The derelict boat bobbed up and down with the waves as it moved across the dark ocean. It listed to starboard as it continued to take in water, every moment bringing it closer to sinking. There were no visible crew onboard and the boat appeared to have been long abandoned. Its faded paint and missing beams revealed that it had been in the water for a long time and had not docked for repairs.
As the tide receded, the boat settled on the coral stones. Wood and metal groaned and creaked with the weight of the boat, its hull threatening to break. Waves continued to batter it with strong blows that gradually weakened with the ebbing tide.

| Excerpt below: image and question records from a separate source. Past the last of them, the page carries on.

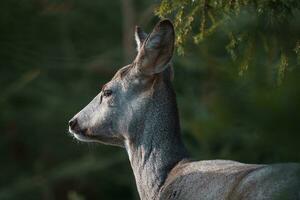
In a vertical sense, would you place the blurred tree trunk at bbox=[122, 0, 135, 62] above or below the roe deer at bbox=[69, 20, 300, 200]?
below

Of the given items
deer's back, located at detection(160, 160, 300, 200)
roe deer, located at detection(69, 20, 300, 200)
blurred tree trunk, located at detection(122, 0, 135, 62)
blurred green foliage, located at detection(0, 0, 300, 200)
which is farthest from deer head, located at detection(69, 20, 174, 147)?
blurred tree trunk, located at detection(122, 0, 135, 62)

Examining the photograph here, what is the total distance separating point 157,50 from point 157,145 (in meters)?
0.71

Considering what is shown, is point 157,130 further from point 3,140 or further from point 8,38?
point 3,140

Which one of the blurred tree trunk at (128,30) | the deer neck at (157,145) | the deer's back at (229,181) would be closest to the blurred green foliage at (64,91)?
the blurred tree trunk at (128,30)

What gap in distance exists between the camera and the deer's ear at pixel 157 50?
886 centimetres

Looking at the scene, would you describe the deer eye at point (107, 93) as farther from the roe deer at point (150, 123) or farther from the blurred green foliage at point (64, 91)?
the blurred green foliage at point (64, 91)

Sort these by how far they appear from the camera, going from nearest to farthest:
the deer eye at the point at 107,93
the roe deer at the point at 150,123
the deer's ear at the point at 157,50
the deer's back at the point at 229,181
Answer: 1. the deer's back at the point at 229,181
2. the roe deer at the point at 150,123
3. the deer's ear at the point at 157,50
4. the deer eye at the point at 107,93

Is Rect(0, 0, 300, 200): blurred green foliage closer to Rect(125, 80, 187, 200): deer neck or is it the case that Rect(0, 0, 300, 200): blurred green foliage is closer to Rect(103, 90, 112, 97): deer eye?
Rect(103, 90, 112, 97): deer eye

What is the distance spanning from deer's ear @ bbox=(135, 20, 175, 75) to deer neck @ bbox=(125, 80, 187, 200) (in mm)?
235

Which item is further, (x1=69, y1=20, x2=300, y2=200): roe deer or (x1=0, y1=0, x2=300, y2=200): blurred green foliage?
(x1=0, y1=0, x2=300, y2=200): blurred green foliage

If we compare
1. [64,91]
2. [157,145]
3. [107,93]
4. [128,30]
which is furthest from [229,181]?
[64,91]

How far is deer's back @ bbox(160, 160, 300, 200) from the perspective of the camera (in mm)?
6535

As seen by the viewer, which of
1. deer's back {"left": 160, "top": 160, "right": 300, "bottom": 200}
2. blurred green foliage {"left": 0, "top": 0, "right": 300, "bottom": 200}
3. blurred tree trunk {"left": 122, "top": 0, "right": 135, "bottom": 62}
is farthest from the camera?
blurred tree trunk {"left": 122, "top": 0, "right": 135, "bottom": 62}

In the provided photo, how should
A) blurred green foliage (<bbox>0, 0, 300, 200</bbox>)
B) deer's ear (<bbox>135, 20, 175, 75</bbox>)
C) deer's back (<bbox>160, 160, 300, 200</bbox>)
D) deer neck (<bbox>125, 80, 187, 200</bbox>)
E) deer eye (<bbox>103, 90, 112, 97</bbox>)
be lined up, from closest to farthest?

Two men walked from behind the rocks towards the shore carrying containers filled with water and some fruits. They resembled each other, but the older man had graying hair and his sunburnt face was heavily wrinkled due to age and exposure to the elements. Both men were wearing thin shirts that barely protected them from the sun and wind. The younger man stopped in his tracks upon seeing the grounded boat and set down the water container he was carrying. He removed the straw hat from his head and used it to fan himself as he looked at the boat with interest. The older man merely glanced at the boat and continued to walk past his companion without saying a word. Feeling the rush of air as the older man passed behind him, the younger man replaced his hat, lifted his water container, and followed the older man.

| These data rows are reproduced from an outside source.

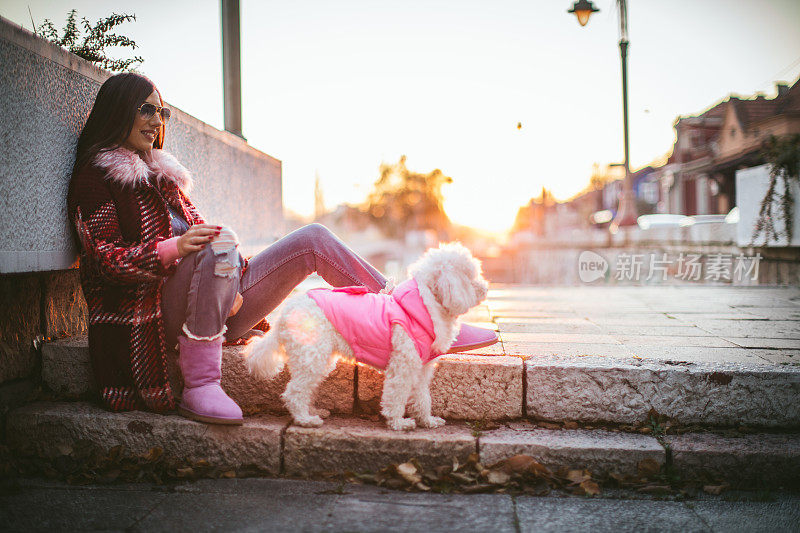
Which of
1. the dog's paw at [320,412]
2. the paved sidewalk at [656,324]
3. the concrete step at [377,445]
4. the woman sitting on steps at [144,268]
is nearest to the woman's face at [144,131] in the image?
the woman sitting on steps at [144,268]

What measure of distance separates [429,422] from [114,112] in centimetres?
219

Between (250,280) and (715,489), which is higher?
(250,280)

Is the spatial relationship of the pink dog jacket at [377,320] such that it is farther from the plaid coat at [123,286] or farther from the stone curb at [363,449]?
the plaid coat at [123,286]

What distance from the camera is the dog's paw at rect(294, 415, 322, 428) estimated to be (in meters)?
2.52

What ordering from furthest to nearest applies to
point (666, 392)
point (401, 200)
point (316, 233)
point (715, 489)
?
point (401, 200)
point (316, 233)
point (666, 392)
point (715, 489)

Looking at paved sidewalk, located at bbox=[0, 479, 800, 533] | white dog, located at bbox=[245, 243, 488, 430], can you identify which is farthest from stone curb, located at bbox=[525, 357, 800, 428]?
white dog, located at bbox=[245, 243, 488, 430]

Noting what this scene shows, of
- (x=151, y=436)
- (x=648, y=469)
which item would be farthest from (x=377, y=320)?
(x=648, y=469)

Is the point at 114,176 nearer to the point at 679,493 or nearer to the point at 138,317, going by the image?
the point at 138,317

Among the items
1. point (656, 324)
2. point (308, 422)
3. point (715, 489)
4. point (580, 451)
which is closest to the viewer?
point (715, 489)

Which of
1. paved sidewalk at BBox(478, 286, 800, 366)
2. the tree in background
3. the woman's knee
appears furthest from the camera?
the tree in background

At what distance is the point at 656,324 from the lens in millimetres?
4195

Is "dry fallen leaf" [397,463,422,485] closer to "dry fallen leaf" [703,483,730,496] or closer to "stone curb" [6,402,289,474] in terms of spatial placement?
"stone curb" [6,402,289,474]

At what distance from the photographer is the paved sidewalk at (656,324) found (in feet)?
10.1

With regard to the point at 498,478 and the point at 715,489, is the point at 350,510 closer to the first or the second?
the point at 498,478
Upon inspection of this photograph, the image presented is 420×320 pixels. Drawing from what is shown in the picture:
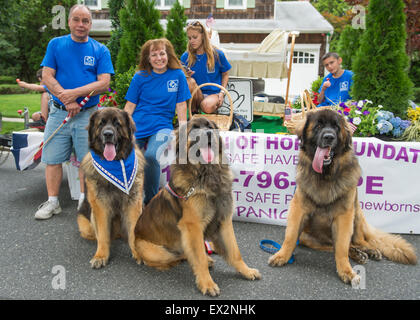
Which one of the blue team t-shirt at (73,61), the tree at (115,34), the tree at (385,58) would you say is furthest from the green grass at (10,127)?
the tree at (385,58)

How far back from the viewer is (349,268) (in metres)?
2.80

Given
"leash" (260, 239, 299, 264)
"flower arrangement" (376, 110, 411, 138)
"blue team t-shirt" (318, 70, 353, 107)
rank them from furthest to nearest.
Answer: "blue team t-shirt" (318, 70, 353, 107) < "flower arrangement" (376, 110, 411, 138) < "leash" (260, 239, 299, 264)

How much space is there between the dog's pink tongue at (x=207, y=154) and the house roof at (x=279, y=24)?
12.2m

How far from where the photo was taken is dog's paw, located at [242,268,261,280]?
9.28ft

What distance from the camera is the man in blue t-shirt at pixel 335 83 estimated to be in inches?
231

After walking silently for a few minutes on the rocky beach, the two men finally reached the edge of the water and started wading towards their own boat - an outrigger with a rectangular sail. A boy sitting in the outrigger was playing with seashells when he noticed the two men walking towards him. He dropped the seashells he was playing with and jumped up and down excitedly, waving his hand while pointing at the grounded boat.
"Look! There's a boat that got grounded!” The boy shouted, the excitement evident in his voice.
The older man did not respond while his younger companion followed the boy’s finger and gazed briefly at the grounded boat.
“Can we board it, grandfather?" the boy’s eyes widened as he asked the older man who ignored his question. "Maybe there's treasure on board. Maybe we can find something precious we can take home to mother.” The boy tried to get his grandfather’s attention and pointed at the abandoned boat.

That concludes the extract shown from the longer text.